Supplied records –
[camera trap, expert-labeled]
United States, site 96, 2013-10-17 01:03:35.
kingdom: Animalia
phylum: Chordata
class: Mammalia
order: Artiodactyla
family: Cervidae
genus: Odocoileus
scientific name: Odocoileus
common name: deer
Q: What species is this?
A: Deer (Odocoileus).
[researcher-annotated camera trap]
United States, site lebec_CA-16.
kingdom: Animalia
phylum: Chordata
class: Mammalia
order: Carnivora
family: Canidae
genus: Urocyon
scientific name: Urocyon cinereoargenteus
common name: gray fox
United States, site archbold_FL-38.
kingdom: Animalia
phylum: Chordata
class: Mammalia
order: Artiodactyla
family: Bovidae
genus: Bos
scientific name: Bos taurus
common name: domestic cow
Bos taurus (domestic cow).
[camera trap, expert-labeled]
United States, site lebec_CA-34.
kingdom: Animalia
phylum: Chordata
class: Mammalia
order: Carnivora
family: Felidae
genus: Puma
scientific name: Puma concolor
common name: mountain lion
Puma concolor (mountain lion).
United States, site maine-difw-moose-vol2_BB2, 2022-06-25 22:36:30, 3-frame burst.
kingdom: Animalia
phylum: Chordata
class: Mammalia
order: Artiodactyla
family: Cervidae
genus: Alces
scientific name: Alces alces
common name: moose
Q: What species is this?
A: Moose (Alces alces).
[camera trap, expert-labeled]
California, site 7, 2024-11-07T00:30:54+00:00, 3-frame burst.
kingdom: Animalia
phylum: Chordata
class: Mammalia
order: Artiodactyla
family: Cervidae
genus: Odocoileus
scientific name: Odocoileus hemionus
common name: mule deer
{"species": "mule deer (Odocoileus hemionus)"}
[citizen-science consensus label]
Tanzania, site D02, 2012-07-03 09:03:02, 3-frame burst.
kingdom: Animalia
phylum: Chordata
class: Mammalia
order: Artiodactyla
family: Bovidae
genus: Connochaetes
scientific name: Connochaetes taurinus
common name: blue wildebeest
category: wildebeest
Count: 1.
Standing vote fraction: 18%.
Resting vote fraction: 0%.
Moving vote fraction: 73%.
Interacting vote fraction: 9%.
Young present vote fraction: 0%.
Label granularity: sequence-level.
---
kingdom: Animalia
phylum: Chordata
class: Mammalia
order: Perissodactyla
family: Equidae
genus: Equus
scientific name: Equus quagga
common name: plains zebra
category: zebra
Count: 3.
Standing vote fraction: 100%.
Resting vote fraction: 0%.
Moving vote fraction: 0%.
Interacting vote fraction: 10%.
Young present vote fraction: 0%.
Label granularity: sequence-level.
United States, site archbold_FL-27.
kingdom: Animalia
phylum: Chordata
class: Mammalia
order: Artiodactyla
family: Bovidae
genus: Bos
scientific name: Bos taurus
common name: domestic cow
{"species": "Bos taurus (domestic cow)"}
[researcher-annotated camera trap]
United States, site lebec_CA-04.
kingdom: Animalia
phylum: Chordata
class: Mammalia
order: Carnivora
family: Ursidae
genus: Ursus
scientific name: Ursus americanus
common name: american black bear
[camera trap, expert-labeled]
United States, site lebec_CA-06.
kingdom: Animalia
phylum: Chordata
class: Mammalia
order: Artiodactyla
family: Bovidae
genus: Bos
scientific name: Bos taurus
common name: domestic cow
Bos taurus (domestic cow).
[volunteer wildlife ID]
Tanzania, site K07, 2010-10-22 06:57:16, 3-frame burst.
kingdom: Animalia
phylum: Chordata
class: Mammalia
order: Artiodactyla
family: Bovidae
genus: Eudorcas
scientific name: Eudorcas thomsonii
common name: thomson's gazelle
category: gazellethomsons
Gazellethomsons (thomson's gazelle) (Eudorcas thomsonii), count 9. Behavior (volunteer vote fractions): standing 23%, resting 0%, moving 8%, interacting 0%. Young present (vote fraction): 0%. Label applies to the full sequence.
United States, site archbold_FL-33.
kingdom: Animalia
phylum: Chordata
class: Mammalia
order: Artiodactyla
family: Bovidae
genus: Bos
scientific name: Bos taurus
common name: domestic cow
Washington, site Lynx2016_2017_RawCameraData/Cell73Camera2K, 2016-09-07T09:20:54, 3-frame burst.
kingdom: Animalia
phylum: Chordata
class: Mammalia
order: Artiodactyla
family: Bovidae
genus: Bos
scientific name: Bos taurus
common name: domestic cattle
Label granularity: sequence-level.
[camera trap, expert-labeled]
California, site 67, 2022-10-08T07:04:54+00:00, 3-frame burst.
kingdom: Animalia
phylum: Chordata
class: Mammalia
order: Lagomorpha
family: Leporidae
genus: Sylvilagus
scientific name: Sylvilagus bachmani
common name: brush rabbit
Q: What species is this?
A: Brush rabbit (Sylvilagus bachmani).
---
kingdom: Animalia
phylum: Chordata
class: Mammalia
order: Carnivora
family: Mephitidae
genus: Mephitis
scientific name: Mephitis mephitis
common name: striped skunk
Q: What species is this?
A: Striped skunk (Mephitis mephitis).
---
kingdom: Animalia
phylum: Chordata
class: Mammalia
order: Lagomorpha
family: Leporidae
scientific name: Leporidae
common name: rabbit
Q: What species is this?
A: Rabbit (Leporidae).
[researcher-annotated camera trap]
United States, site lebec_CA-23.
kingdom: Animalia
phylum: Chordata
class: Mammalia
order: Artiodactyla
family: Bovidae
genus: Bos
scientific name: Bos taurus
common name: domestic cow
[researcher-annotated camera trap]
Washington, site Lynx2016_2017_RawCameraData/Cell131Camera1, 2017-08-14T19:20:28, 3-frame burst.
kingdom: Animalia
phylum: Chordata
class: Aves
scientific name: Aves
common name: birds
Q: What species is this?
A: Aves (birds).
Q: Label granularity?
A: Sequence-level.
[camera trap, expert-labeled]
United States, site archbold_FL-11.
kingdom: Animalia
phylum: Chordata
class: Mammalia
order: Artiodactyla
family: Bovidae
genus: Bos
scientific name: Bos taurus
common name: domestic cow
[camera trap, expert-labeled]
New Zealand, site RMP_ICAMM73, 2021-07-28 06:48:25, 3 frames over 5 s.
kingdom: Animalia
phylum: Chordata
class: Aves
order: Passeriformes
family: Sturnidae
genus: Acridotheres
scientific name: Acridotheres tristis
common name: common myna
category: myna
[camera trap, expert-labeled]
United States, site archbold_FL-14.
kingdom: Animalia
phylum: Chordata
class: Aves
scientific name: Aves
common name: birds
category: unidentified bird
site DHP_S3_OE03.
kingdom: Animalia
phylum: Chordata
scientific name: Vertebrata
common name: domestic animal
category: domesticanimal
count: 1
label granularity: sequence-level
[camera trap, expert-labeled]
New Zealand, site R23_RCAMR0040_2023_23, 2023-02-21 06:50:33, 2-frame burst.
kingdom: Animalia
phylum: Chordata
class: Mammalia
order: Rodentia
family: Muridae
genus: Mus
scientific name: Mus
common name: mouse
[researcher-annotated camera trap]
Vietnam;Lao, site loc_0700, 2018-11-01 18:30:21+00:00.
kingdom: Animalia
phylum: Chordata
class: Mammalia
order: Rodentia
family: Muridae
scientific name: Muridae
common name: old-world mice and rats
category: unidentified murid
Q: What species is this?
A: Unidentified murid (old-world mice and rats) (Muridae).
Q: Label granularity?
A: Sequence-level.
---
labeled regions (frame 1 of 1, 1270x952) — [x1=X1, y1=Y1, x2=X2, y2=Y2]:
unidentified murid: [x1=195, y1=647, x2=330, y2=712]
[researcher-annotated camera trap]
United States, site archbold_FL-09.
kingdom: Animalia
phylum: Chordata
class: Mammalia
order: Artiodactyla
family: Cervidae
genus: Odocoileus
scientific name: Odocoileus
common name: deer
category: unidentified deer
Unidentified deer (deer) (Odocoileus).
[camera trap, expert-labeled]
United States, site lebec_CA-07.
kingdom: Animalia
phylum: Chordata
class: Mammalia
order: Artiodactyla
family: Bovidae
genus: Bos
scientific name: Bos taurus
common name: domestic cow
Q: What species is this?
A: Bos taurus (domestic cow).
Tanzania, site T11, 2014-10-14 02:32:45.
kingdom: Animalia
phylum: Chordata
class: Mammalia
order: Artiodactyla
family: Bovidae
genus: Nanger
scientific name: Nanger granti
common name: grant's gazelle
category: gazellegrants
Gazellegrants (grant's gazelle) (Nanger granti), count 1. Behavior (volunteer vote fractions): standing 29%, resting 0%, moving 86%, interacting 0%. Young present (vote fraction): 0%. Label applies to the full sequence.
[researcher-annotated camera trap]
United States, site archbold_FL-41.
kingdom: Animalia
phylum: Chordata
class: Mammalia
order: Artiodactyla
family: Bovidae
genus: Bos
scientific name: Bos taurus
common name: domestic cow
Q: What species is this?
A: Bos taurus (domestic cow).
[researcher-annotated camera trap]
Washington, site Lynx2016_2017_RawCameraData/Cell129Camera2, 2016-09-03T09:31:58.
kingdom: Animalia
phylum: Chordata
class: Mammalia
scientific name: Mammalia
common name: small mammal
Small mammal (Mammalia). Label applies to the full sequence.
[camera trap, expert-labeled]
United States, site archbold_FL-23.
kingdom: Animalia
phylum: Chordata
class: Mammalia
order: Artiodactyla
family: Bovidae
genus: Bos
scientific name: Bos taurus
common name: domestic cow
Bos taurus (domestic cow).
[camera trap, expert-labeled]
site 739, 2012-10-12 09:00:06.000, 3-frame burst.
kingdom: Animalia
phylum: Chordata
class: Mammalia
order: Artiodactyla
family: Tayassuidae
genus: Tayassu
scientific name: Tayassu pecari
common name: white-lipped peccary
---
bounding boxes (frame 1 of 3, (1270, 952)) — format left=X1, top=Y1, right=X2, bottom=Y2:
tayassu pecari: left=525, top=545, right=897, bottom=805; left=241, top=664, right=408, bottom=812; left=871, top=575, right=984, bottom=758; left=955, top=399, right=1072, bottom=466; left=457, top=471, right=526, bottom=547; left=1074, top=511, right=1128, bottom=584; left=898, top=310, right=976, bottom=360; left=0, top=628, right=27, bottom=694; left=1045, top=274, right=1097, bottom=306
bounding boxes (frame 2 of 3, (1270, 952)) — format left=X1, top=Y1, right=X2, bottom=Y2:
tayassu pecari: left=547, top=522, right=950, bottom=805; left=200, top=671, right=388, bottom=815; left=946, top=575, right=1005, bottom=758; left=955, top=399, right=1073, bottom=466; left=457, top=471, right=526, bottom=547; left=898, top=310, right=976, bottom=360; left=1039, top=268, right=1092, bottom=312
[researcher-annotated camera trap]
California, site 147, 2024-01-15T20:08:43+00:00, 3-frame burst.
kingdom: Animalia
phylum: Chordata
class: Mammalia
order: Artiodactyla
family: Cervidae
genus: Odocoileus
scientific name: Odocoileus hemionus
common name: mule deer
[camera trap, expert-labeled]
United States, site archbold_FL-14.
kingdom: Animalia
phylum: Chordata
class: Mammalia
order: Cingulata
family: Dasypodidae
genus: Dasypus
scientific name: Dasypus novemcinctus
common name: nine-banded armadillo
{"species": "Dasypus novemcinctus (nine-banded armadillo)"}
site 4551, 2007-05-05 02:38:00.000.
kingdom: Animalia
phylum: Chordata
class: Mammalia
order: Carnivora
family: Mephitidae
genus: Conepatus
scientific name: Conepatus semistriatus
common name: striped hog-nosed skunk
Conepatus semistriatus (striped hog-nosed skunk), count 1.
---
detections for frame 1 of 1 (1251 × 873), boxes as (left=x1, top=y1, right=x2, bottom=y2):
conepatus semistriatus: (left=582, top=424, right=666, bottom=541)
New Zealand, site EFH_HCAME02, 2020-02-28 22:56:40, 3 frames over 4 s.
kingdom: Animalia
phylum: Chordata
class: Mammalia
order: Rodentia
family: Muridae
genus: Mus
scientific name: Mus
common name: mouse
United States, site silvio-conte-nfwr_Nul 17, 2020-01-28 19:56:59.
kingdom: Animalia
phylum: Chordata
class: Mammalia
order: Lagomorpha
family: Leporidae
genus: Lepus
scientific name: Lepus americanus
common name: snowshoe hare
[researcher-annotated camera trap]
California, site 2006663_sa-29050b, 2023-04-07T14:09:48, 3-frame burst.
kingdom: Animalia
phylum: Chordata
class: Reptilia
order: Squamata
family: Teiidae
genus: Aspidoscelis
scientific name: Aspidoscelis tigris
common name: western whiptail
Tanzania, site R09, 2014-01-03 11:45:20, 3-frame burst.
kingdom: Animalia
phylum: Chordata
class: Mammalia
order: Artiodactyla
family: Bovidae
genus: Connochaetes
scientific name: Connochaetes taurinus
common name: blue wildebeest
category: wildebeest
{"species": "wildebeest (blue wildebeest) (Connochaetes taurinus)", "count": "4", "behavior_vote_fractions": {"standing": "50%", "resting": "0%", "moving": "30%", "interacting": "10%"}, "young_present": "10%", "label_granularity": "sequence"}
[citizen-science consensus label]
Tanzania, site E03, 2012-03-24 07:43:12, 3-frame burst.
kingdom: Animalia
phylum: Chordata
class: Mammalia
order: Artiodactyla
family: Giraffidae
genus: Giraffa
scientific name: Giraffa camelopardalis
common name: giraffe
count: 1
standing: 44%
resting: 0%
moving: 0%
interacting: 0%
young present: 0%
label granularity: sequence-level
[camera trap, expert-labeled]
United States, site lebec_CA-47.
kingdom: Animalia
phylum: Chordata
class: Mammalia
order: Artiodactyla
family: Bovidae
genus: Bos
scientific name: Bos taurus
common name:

What is being asked –
Go through the records line by line, and copy each line that holds the string "over".

Solution –
New Zealand, site RMP_ICAMM73, 2021-07-28 06:48:25, 3 frames over 5 s.
New Zealand, site EFH_HCAME02, 2020-02-28 22:56:40, 3 frames over 4 s.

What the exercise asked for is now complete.